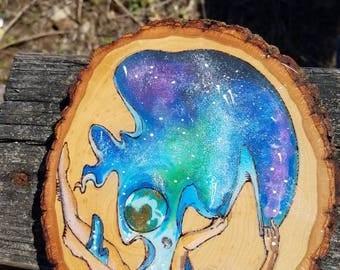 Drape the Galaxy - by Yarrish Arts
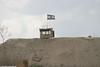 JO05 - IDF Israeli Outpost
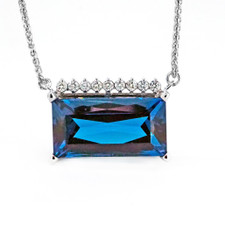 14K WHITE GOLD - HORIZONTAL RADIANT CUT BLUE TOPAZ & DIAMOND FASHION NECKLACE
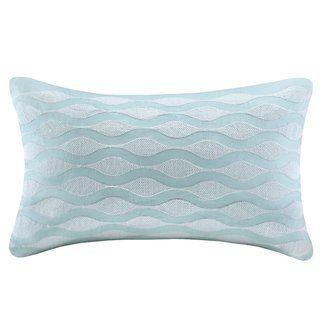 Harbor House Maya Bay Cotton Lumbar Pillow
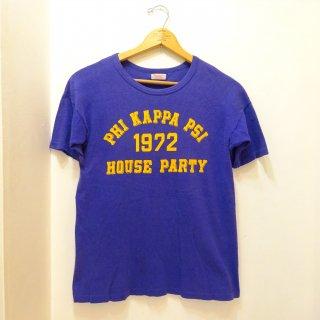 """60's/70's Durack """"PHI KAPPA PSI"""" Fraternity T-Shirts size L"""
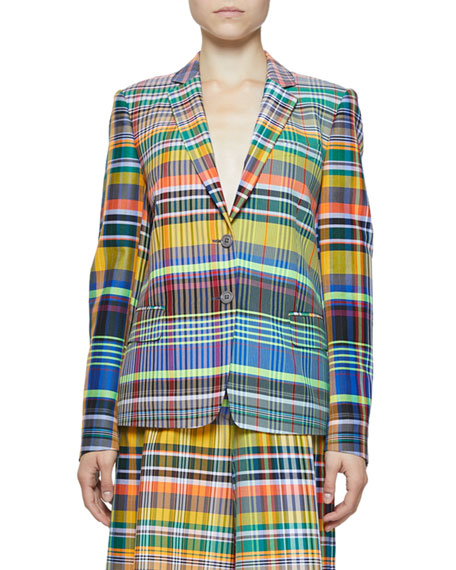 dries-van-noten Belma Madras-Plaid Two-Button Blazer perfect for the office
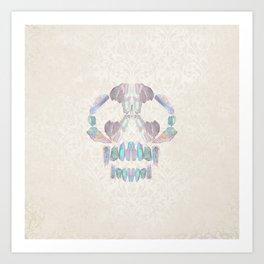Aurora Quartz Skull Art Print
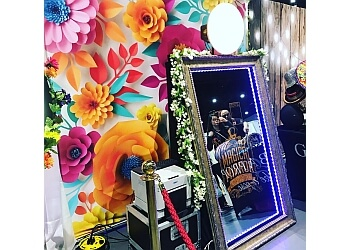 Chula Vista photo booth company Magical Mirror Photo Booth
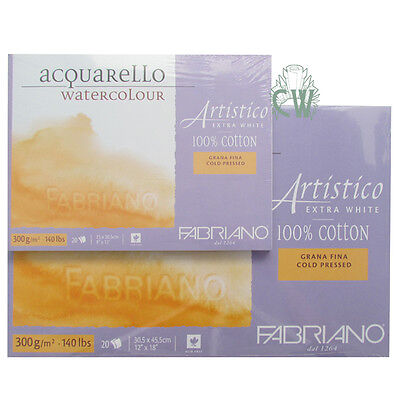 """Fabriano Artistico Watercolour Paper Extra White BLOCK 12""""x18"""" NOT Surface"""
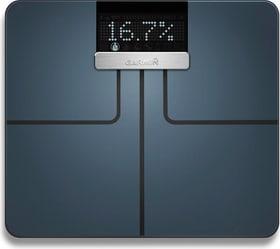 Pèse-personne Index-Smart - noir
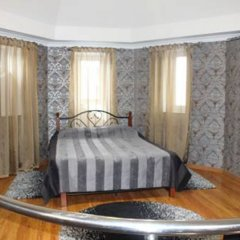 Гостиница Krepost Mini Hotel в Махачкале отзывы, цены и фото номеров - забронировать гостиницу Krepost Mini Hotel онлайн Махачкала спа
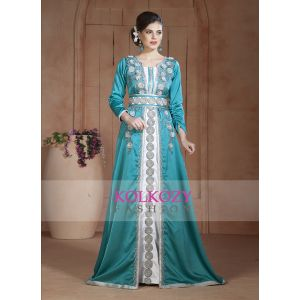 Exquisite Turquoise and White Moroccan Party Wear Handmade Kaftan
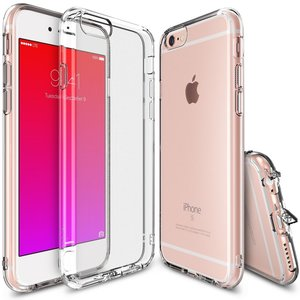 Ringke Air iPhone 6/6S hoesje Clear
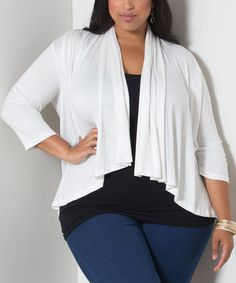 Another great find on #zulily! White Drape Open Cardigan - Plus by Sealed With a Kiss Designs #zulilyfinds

**ASSIGNED TASK**
The answer must be the full set of records, repeated exactly, with no pictures.

**SOLUTION FOR THIS EXERCISE**
 Drape the Galaxy - by Yarrish Arts
 JO05 - IDF Israeli Outpost
 14K WHITE GOLD - HORIZONTAL RADIANT CUT BLUE TOPAZ & DIAMOND FASHION NECKLACE
 Harbor House Maya Bay Cotton Lumbar Pillow
 """60's/70's Durack """"PHI KAPPA PSI"""" Fraternity T-Shirts size L"""
 dries-van-noten Belma Madras-Plaid Two-Button Blazer perfect for the office
Aurora Quartz Skull Art Print
 Chula Vista photo booth company Magical Mirror Photo Booth
 """Fabriano Artistico Watercolour Paper Extra White BLOCK 12""""x18"""" NOT Surface"""
 Pèse-personne Index-Smart - noir
 Гостиница Krepost Mini Hotel в Махачкале отзывы, цены и фото номеров - забронировать гостиницу Krepost Mini Hotel онлайн Махачкала спа
 Exquisite Turquoise and White Moroccan Party Wear Handmade Kaftan
 Ringke Air iPhone 6/6S hoesje Clear
 Another great find on #zulily! White Drape Open Cardigan - Plus by Sealed With a Kiss Designs #zulilyfinds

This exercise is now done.